Scientists Edit Thousands Of Genes At Once With Upgraded CRISPR

Scientists Edit Thousands Of Genes At Once With Upgraded CRISPR

When the gene-editing technology CRISPR first made a splash back in 2012, it foretold a future in which curing diseases might simply involve snipping out problematic bits of genetic code. Of course, innovation is rarely so straightforward. As incredible as CRISPR is, it also has some pretty sizeable flaws to overcome before it can live up to its hype as a veritable cure-all for human disease.

A research technician works to clone DNA in a lab. Photo: AP Images

A new study published this week in the journal Nature Genetics tackles one CRISPR complication. CRISPR gene-editing systems can easily cut many pieces of DNA at once, but actually editing all those genes is a lot more time-consuming. Now, scientists at UCLA have come up with a way to edit multiple genes at once.

When scientists use CRISPR for genetic engineering, they are really using a system made up of several parts. CRISPR is a tool taken from bacterial immune systems. When a virus invades, the bacterial immune system sends an enzyme such as Cas9 to the virus and chops it up. The bacteria then adds short bits of virus DNA to its own code, so it can recognise that virus quickly in the future. If the virus shows up again, a guide RNA will lead the Cas9 enzyme to the matching place in the virus code, where it again chops it up. In CRISPR, when that cutting is done, scientists can also insert a new bit of code or delete code to, for example, fix disease-causing genetic mutations in the code before patching it up. But delivering that new code and making the patch is where it can get especially tricky.

If you try to do that for a whole bunch of cells at once, Leonid Kruglyak, a senior author on the paper, explained to Gizmodo, “the vast majority of cells will end up with a mismatched guide-patch combo”.

In other words, you’ll wind up with a whole lot of broken genes instead of an edited one.

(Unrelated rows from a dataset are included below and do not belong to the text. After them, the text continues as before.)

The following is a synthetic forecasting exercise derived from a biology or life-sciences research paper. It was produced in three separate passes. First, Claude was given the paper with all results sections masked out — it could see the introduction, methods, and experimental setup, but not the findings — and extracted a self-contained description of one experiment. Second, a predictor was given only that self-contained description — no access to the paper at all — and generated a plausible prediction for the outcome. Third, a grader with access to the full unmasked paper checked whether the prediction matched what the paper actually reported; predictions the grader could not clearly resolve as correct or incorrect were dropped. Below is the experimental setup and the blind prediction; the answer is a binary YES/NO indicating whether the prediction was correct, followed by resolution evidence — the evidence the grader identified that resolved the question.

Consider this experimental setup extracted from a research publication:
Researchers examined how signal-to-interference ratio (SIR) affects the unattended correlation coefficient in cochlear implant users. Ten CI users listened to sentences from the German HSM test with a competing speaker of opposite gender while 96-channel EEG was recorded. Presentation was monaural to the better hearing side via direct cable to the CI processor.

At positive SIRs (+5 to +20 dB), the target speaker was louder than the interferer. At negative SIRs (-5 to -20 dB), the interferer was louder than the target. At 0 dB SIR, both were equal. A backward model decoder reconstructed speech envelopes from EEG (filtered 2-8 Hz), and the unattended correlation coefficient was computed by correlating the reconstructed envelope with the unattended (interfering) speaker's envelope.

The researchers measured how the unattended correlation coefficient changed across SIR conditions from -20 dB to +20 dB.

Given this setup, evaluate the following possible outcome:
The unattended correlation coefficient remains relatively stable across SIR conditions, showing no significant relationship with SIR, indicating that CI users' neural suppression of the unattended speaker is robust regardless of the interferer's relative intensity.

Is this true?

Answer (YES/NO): YES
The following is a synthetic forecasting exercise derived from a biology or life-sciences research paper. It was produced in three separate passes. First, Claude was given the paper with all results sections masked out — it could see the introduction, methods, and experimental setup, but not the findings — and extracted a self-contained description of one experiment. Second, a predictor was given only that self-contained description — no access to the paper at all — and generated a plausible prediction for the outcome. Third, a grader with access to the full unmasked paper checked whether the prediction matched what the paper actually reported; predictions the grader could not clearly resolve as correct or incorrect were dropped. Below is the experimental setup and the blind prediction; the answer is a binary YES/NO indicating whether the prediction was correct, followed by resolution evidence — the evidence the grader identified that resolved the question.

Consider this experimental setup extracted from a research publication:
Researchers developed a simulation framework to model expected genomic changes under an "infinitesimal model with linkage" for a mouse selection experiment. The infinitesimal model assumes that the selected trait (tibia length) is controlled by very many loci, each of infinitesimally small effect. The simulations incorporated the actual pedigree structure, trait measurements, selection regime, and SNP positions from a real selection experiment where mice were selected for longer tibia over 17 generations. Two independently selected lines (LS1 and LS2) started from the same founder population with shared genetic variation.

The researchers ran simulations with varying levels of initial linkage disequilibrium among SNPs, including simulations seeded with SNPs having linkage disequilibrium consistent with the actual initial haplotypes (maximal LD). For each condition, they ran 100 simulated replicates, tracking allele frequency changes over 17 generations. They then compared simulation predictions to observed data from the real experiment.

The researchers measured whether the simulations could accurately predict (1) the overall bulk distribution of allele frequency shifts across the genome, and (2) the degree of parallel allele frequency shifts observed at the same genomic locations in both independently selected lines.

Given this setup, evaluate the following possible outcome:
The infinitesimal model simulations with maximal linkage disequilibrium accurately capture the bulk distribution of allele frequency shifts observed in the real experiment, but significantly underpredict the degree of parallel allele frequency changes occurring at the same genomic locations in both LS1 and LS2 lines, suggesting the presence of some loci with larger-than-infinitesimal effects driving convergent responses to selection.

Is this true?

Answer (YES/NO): YES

To solve the problem and speed up the editing process, scientists at UCLA physically connected thousands of RNA guides to DNA-editing code, ensuring that the right place on the genome gets cut and patched each time.

“We figured out how to physically connect the matched guide/patch pairs, and still keep the sequences short enough so we can make many thousands of them cheaply and efficiently,” he said.

To test the new technique, they grew millions of yeast cells inside a flask of fluid, then used CRISPR to deliver a customised set of paired guides and patches to each cell. They altered the yeast cells to give them genetic mutations suspected to be harmful.

“What we’re doing is making a large library of cells, in which each cell contains exactly one of a large number of desired edits,” Kruglyak said. “We can then screen this library of cells to see which edits have effects we are interested in.”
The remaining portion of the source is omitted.